On November 25, local time, U.S. President-elect Trump announced a plan to impose a 25% tariff on all goods entering the U.S. from Mexico and Canada, and an additional 10% tariff on all goods imported from China. This news caused significant fluctuations in the foreign exchange market. The U.S. dollar index surged by 0.41% to 107.25 at the time of writing, while the Mexican peso and Canadian dollar both depreciated by more than 1% against the dollar, and the offshore RMB also declined against the dollar.
Market Reaction: Strong Dollar, Trade Partners' Currencies Pressured
Trump's tariff threat has made traders more cautious about the currencies of America's key trade partners. Data shows that for the week ending November 19, the U.S. Commodity Futures Trading Commission (CFTC) reported that asset management companies are hastily unwinding bullish bets on the Mexican peso, while leveraged funds have turned bearish. Similarly, bearish sentiment towards the Canadian dollar is rising, with hedge funds and asset management companies displaying clear pessimism.
As a result, the Mexican peso dropped to 20.75 against the dollar, hitting a recent low, and the Canadian dollar also fell over 1% against the dollar, reaching a near three-year low. Meanwhile, although the decline in the offshore RMB was smaller, concerns about its future trend are growing.
Trump's New Nominee for Treasury Secretary Bessent: A Potential Market Cushion
Last Friday, Trump nominated veteran Wall Street figure Scott Bessent as U.S. Treasury Secretary. This decision has provided some expectations of cushioning for the market. Known for his caution and pragmatism, Bessent is thought to possibly mitigate the impact of the Trump administration's aggressive trade policies.
In an interview, Bessent expressed support for the gradual implementation of trade restrictions and showed readiness to negotiate the specifics of the tariffs. He emphasized that his primary task is to fulfill Trump's tax cut promises while controlling fiscal deficits and spending. He also reiterated the importance of maintaining the U.S. dollar's status as a global reserve currency.
Market Outlook: Coexistence of High Risk and High Uncertainty
Analysts point out that Trump's tariff threats could not only trigger international trade conflicts but also put pressure on domestic U.S. companies. For example, U.S. manufacturing and agricultural export businesses might face higher retaliatory tariffs, and the increased import costs could be passed on to consumers, further increasing inflation.
In the foreign exchange market, the strong dollar might persist, but overly aggressive tariff policies could undermine international investors' confidence in U.S. assets. The downward pressure on the currencies of trade partners may continue, particularly with higher uncertainty facing the Mexican peso and the Canadian dollar.
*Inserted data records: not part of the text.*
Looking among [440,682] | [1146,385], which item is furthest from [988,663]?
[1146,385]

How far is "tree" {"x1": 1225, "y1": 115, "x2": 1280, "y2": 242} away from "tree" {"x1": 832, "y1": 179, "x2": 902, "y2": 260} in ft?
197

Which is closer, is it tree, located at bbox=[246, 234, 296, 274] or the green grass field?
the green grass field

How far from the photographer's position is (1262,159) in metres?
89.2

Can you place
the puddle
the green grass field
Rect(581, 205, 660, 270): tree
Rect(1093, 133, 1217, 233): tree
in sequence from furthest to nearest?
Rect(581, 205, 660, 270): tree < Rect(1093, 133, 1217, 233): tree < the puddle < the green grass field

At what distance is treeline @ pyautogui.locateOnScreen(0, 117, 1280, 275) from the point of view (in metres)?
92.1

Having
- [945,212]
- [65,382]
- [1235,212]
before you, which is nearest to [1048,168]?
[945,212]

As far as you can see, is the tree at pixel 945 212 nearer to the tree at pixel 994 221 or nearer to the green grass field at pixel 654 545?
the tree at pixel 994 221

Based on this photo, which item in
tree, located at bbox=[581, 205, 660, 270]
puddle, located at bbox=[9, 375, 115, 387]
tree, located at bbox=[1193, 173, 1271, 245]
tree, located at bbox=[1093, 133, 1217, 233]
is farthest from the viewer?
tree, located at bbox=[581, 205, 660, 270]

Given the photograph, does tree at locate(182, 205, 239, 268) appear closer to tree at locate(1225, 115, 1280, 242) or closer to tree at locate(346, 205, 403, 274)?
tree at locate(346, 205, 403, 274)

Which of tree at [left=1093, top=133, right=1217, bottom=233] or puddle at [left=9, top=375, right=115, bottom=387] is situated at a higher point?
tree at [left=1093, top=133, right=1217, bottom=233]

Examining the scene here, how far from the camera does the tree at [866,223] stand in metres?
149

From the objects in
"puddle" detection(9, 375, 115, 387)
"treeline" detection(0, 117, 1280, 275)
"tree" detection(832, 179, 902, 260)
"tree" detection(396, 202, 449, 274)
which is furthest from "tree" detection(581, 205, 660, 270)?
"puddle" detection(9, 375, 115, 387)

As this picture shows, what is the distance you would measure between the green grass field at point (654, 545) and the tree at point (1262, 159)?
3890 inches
Bessent's potential cushioning effect as Treasury Secretary might offer some reassurance to the market, but whether he can truly balance Trump's tough trade stance with global economic stability remains to be seen.
Currently, the global market is entering a period of high volatility. Investors need to be wary of the potential impacts of policy changes on the foreign exchange and commodity markets while closely watching for more details on trade policies in the coming weeks.